Don’t forget that new customer acquisition benefits your business in two ways. A guest choosing your restaurant over the competition means 1) your company makes more money, and just as importantly that 2) the competitor makes less……..
Copyright 2007 Sullivision.com
Don’t forget that new customer acquisition benefits your business in two ways. A guest choosing your restaurant over the competition means 1) your company makes more money, and just as importantly that 2) the competitor makes less.

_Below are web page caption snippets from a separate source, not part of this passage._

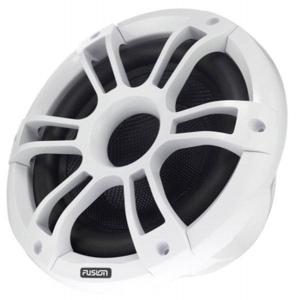 Fusion 10 Subwoofer Hvid + LED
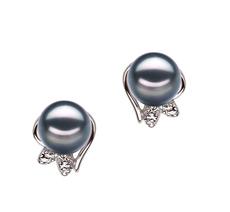 PearlsOnly - Paar Ohrringe mit schwarzen, 6-7mm großen Janischen Akoya Perlen in , Judith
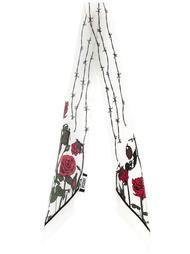 шарф с цветочным принтом Rockins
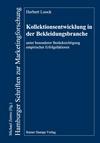 Vergrößerte Darstellung Cover: Kollektionsentwicklung in der Bekleidungsbranche unter besonderer Berücksichtigung empirischer Erfolgsfaktoren. Externe Website (neues Fenster)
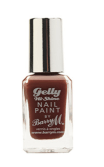 Barry M: Cocoa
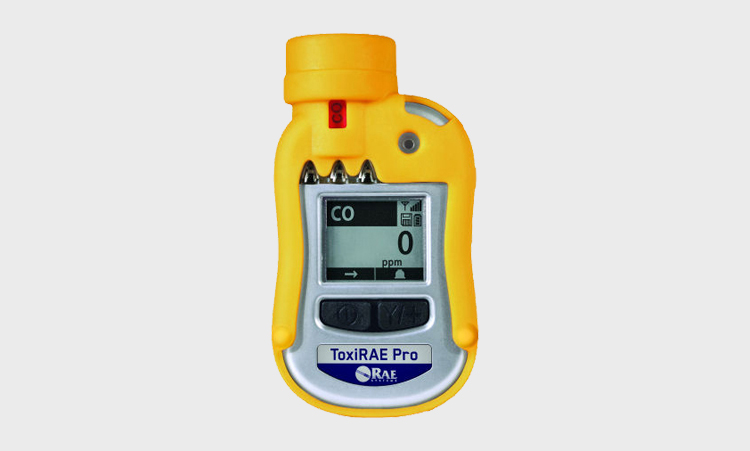 Single Gas Monitors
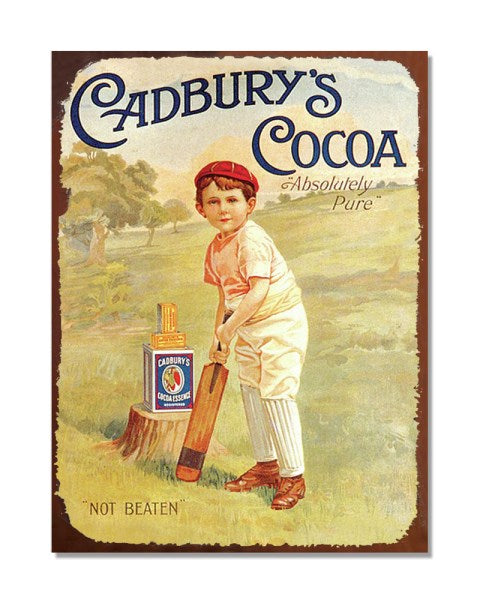 Cadbury's Cocoa - Vintage Advertising Poster Kitchen Metal Wall Sign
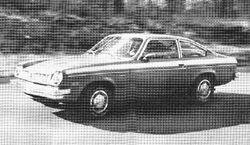 '77 Astre - Car & Driver Feb 1977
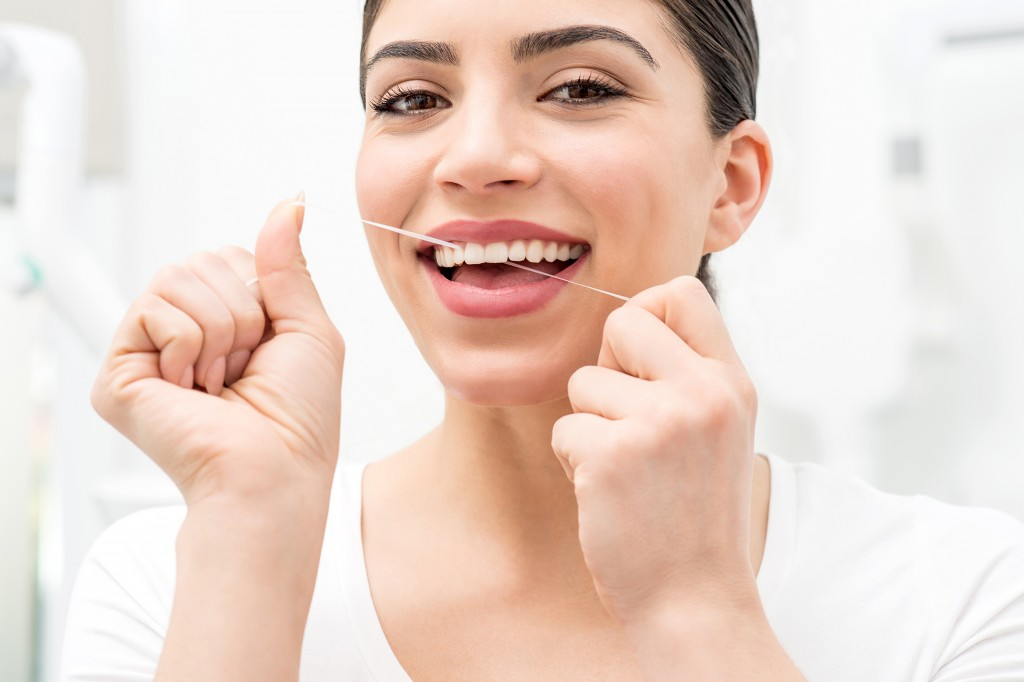 5 Ways to Have Oral Health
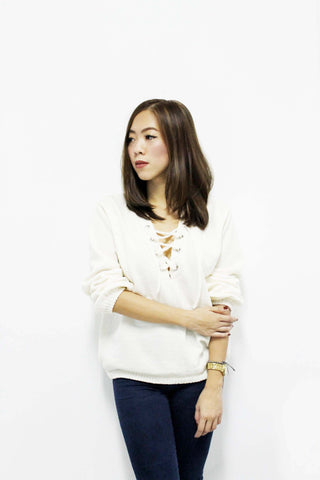 Cozy Lace-Up Sweater - Cream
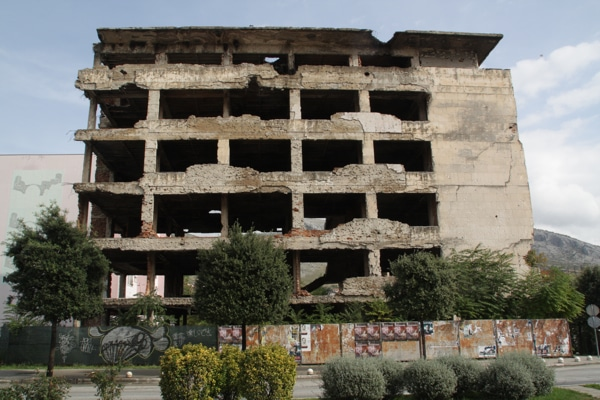 Ruines Mostar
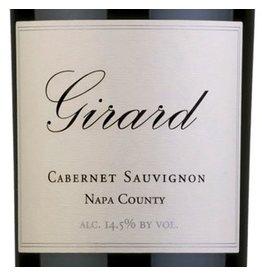 Wine Cabernet Sauvignon, Girard, Napa County, CA, 2014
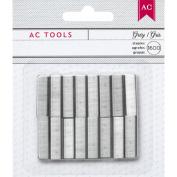 DIY Shop Mini Stapler Refill Staples 1,600/Pkg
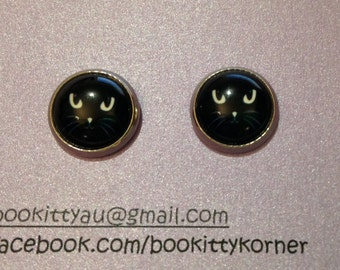 Lucky Friday 13th - Black Kitty  12mm Stainless Steel Stud Earrings
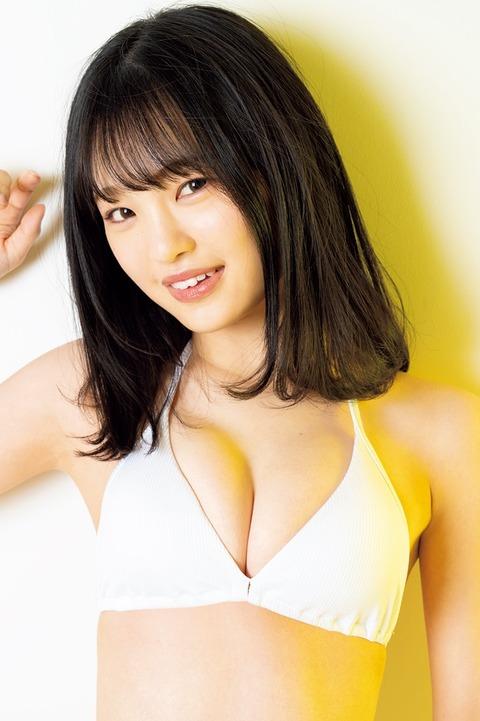 【NMB48】選抜落ちした新澤菜央さんがお気持ち表明【しんしん】(1)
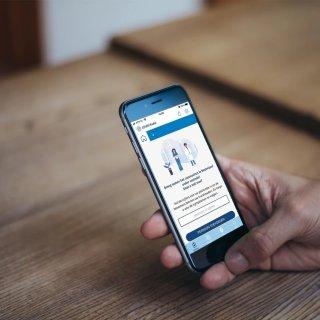 Met Nederlandse apps inzicht krijgen in de pandemie: 'Techniek kan miljoenen gebruikers aan'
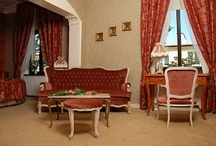 Our Hotels / We put here the photos of hotels from our website - stay tuned!
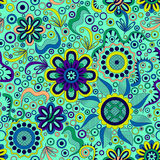 抽象背景花卉无缝 库存例证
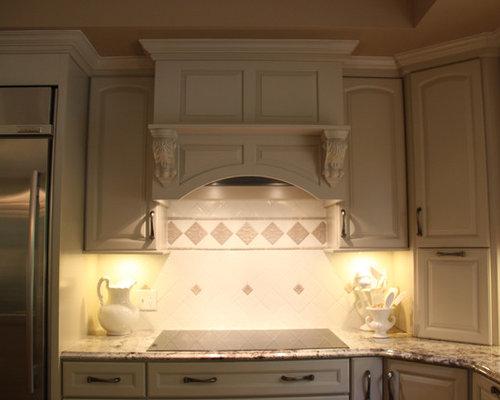 Kitchen Remodeling Cleveland - Bainbridge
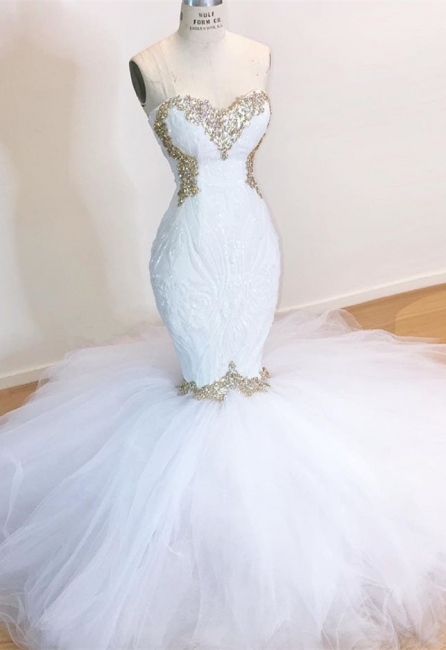 Stylish Mermaid Wedding Dresses | Strapless Tulle Bridal Gowns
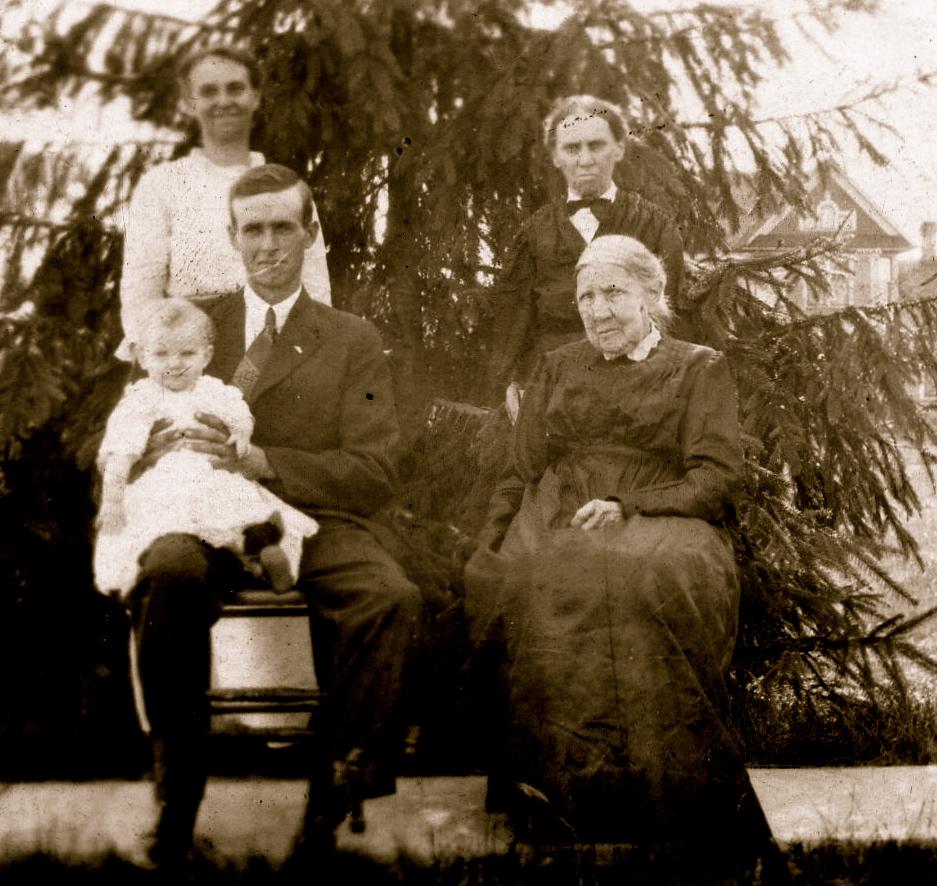 Lucy Mae Vanderbilt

There are dozens and dozens of more ways to build traffic without advertising, so which one works? Like a diet, the one you stick to. Different strokes attract different folks. All of your potential customers are not standing in one spot waiting for you to invite them in. Every successful “shoe leather” marketing plan has more moves than U-Haul, because every market is different. To be successful, your managers should combine shoe leather local store marketing with focused media spending and savvy public relations. Don’t just connect to your community, own your community. But if you start anywhere, you’d best start here: always be marketing. If you haven’t figured it out yet: Marketing is a philosophy, not a department.
Merchandise: Walking billboards
To extend your brand further into the marketplace, consider selling logo merchandise-mugs, T-shirts, hats, shoes, glasses, pins, barbecue sauce, salad dressing, etc.-from your operation. It extends your product line without increasing labor costs. Russ Adams, owner of the Strongbow Inn in Valparaiso, Indiana has this to say about merchandise: “The margin’s good, it’s cheap advertising, and you don’t have to refrigerate them.” What restaurateur doesn’t envy the merchandise lines and sales at Hard Rock Cafe? We’ve been extremely successful selling T-shirts and hats at our restaurants over the years, and here are a few hints on how to make it work for you:
- Determine a fair price for your T-shirts or hats. Now add a dollar more. Give that dollar as a commission to employees who sell a shirt or hat.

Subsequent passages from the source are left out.